Kwartet Dalang Milenial SD Muhammadiyah 1 Ketelan Filmkan Lakon “Sang Hanuman”

SoloposFM, – Empat dalang milenial SD Muhammadiyah 1 Ketelan Solo terlibat produksi shooting film documenter, di sanggar Madhangkara, Sawahan, Karanganyar. Mereka adalah Gibran Maheswara Javas Setyawan (kelas II), Galen Bianco Hartono (kelas III), Muhammad Azkhavin Rizky Wiratama (kelas V) dan Brama Kesawa (kelas I). Lakon “Sang Hanuman” dibawakan dalam film ini dibawah binaan Ki Agung Sudarwanto, M.Sn yang juga merupakan anggota Persatuan Pedalangan Indonesia (PEPADI) Kota Solo.

“Ekstrakurikuler pedalangan, karawitan dan Tari SD Muhammadiyah 1 Ketelan Solo, memperlihatkan perkembangan menggembirakan. Melalui ekstrakurikuler, seni tradisional seperti karawitan, wayang kulit dan tari diperkenalkan kepada pelajar. Harapannya kita tidak kehilangan seni budaya yang banyak mengandung nilai-nilai moral dan pendidikan. Setiap anak dilahirkan sebagai pribadi yang unik. Artinya, bakat dan kemampuan menjadi tolok ukur utama bagi orang tua dan sekolah,” ujar Jatmiko, Wakil Kepala Sekolah bidang Humas, Jatmiko, SD Muhammadiyah 1 Ketelan Solo, dalam rilis yang diterima Solopos FM.

Menurut Jatmiko, sebagai Sekolah Sehat Berkemajuan (SSB) berbasis karakter, agama dan budaya, pihaknya konsisten mendidik siswa berbakat seni dan siap melatih pangrawit menjadi seniman muda. Harapannya, untuk juga dapat mengedukasi bahasa Jawa kepada pelajar, mengingat saat ini penggunaan bahasa tersebut makin minim.

Film dokumenter ini merupakan hasil kerjasama dengan salah satu stasiun Televisi Jawa Tengah. Melalui program tersebut, diharapkan membuka kesadaran masyarakat untuk merawat wayang. Rencananya, keempat dalang bocah ini, juga akan dipertemukan dengan dalang kondang, Ki Manteb Soedharsono.

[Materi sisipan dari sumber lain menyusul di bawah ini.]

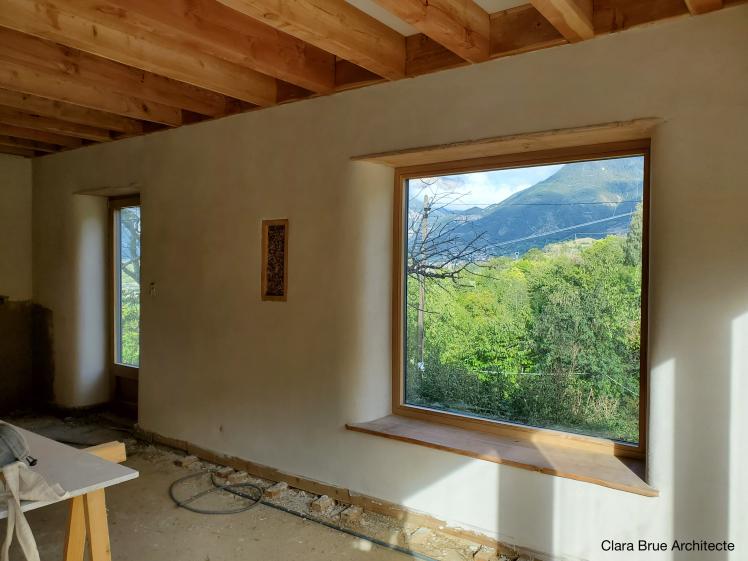 Maison Labonnel - construction bois paille - vue intérieure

Salah satu dalang cilik, Gibran Maheswara Javas Setyawan, mengaku bahwa sebagai dalang cilik, ia harus dapat mengolah kata melalui pesan-pesan verbal yang bisa ditangkap kawan sekolahnya.

“Ya banyolan-banyolannya saya kemas dalam bahasa sehari-hari seperti ngobrol dengan teman di sekolah. Biar pesannya lebih masuk di ingatan,” ucap Gibran.